▶ **Stated problem**: Copy out every one of the following lines word for word, with each number and coordinate kept as it appears.

*** Excerpted data ***

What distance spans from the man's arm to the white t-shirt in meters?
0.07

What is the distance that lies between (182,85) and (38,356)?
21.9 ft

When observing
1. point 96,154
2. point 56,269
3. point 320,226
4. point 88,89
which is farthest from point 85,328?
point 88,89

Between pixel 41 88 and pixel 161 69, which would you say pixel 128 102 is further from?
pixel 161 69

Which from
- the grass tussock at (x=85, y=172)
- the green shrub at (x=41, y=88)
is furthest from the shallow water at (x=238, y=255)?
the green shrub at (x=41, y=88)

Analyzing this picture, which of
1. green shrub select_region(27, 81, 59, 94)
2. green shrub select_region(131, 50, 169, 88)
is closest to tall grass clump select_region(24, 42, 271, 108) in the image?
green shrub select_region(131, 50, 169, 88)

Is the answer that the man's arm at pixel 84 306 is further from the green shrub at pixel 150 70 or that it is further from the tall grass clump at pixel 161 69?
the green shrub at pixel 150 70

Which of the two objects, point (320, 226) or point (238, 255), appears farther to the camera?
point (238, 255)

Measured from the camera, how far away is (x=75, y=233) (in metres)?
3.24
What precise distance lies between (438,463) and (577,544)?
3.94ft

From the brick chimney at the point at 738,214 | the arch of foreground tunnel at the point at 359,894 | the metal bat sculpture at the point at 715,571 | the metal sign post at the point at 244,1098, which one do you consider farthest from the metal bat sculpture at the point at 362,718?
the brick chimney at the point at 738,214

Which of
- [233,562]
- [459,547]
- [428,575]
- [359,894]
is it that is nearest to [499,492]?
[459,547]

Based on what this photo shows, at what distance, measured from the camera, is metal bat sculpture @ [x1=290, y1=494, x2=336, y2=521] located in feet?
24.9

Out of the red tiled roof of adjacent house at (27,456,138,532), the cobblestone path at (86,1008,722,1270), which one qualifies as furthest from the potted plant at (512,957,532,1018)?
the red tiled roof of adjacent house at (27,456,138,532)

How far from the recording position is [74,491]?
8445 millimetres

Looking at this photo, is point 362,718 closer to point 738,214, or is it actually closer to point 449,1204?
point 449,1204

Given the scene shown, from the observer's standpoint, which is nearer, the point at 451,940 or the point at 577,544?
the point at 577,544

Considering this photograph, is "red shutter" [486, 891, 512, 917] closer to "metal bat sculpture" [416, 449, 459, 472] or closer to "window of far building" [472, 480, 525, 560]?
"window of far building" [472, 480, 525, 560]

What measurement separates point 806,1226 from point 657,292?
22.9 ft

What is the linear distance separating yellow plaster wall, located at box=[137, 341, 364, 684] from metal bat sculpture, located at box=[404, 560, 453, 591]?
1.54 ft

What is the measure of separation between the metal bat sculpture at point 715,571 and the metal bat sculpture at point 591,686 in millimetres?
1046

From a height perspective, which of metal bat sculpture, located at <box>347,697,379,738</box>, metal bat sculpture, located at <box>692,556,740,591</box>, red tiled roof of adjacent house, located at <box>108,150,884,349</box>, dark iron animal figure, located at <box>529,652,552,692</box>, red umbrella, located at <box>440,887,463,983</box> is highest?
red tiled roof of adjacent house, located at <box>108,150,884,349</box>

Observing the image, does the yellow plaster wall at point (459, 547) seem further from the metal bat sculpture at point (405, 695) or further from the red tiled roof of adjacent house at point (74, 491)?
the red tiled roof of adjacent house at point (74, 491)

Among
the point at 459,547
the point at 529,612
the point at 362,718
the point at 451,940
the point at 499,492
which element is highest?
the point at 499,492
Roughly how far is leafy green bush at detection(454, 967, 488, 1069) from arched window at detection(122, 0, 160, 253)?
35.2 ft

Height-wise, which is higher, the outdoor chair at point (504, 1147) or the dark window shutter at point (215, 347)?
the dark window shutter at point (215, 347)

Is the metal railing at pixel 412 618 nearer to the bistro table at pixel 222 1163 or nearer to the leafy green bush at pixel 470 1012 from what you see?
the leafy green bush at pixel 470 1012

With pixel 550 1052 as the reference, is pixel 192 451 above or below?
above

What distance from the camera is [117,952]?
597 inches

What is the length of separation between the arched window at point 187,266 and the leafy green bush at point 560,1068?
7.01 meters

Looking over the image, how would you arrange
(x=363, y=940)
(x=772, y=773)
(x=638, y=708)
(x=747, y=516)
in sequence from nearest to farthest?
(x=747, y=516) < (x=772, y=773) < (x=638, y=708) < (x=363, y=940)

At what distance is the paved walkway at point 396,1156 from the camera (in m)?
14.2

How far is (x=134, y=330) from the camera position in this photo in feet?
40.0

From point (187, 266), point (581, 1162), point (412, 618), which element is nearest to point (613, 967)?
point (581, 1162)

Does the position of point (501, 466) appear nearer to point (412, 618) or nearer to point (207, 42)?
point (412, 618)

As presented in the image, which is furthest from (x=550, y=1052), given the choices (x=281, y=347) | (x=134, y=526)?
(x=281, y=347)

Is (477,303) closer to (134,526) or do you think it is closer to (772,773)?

***

▶ **Exercise response**:
What distance spans from the man's arm to the white t-shirt in meters?
0.07

What is the distance that lies between (182,85) and (38,356)?
21.9 ft

When observing
1. point 96,154
2. point 56,269
3. point 320,226
4. point 88,89
which is farthest from point 85,328?
point 88,89

Between pixel 41 88 and pixel 161 69, which would you say pixel 128 102 is further from?
pixel 161 69

Which from
- the grass tussock at (x=85, y=172)
- the green shrub at (x=41, y=88)
is furthest from the shallow water at (x=238, y=255)?
the green shrub at (x=41, y=88)

Analyzing this picture, which of
1. green shrub select_region(27, 81, 59, 94)
2. green shrub select_region(131, 50, 169, 88)
is closest to tall grass clump select_region(24, 42, 271, 108) in the image?
green shrub select_region(131, 50, 169, 88)

Is the answer that the man's arm at pixel 84 306 is further from the green shrub at pixel 150 70 or that it is further from the tall grass clump at pixel 161 69?
the green shrub at pixel 150 70

Which of the two objects, point (320, 226) or point (238, 255), appears farther to the camera?
point (238, 255)

Measured from the camera, how far away is (x=75, y=233) (in metres)?
3.24
What precise distance lies between (438,463) and (577,544)?
3.94ft

From the brick chimney at the point at 738,214 | the arch of foreground tunnel at the point at 359,894 | the metal bat sculpture at the point at 715,571 | the metal sign post at the point at 244,1098, which one do you consider farthest from the metal bat sculpture at the point at 362,718?
the brick chimney at the point at 738,214

Which of
- [233,562]
- [459,547]
- [428,575]
- [359,894]
is it that is nearest to [499,492]?
[459,547]

Based on what this photo shows, at what distance, measured from the camera, is metal bat sculpture @ [x1=290, y1=494, x2=336, y2=521] located in feet?
24.9

Out of the red tiled roof of adjacent house at (27,456,138,532), the cobblestone path at (86,1008,722,1270), which one qualifies as furthest from the potted plant at (512,957,532,1018)?
the red tiled roof of adjacent house at (27,456,138,532)

How far from the recording position is [74,491]?
8445 millimetres

Looking at this photo, is point 362,718 closer to point 738,214, or is it actually closer to point 449,1204?
point 449,1204

Given the scene shown, from the observer's standpoint, which is nearer, the point at 451,940 or the point at 577,544?
the point at 577,544

Considering this photograph, is "red shutter" [486, 891, 512, 917] closer to "metal bat sculpture" [416, 449, 459, 472] or closer to "window of far building" [472, 480, 525, 560]?
"window of far building" [472, 480, 525, 560]

What measurement separates point 806,1226 from point 657,292?
22.9 ft

What is the linear distance separating yellow plaster wall, located at box=[137, 341, 364, 684] from metal bat sculpture, located at box=[404, 560, 453, 591]?
1.54 ft

What is the measure of separation between the metal bat sculpture at point 715,571 and the metal bat sculpture at point 591,686 in millimetres?
1046

From a height perspective, which of metal bat sculpture, located at <box>347,697,379,738</box>, metal bat sculpture, located at <box>692,556,740,591</box>, red tiled roof of adjacent house, located at <box>108,150,884,349</box>, dark iron animal figure, located at <box>529,652,552,692</box>, red umbrella, located at <box>440,887,463,983</box> is highest?
red tiled roof of adjacent house, located at <box>108,150,884,349</box>

Observing the image, does the yellow plaster wall at point (459, 547) seem further from the metal bat sculpture at point (405, 695) or further from the red tiled roof of adjacent house at point (74, 491)?
the red tiled roof of adjacent house at point (74, 491)

Among
the point at 459,547
the point at 529,612
the point at 362,718
the point at 451,940
the point at 499,492
which element is highest?
the point at 499,492
Roughly how far is leafy green bush at detection(454, 967, 488, 1069) from arched window at detection(122, 0, 160, 253)?
35.2 ft

Height-wise, which is higher, the outdoor chair at point (504, 1147) or the dark window shutter at point (215, 347)?
the dark window shutter at point (215, 347)

Is the metal railing at pixel 412 618 nearer to the bistro table at pixel 222 1163 or nearer to the leafy green bush at pixel 470 1012 from what you see?
the leafy green bush at pixel 470 1012

With pixel 550 1052 as the reference, is pixel 192 451 above or below?
above

What distance from the camera is [117,952]?
597 inches

What is the length of separation between the arched window at point 187,266 and the leafy green bush at point 560,1068?
7.01 meters

Looking over the image, how would you arrange
(x=363, y=940)
(x=772, y=773)
(x=638, y=708)
(x=747, y=516)
in sequence from nearest to farthest?
(x=747, y=516) < (x=772, y=773) < (x=638, y=708) < (x=363, y=940)

At what distance is the paved walkway at point 396,1156 from the camera (in m)?
14.2

How far is (x=134, y=330) from the camera position in this photo in feet?
40.0

From point (187, 266), point (581, 1162), point (412, 618), which element is nearest to point (613, 967)?
point (581, 1162)

Does the position of point (501, 466) appear nearer to point (412, 618) or nearer to point (207, 42)?
point (412, 618)

As presented in the image, which is furthest from (x=550, y=1052), given the choices (x=281, y=347) | (x=134, y=526)?
(x=281, y=347)

Is (477,303) closer to (134,526) or do you think it is closer to (772,773)?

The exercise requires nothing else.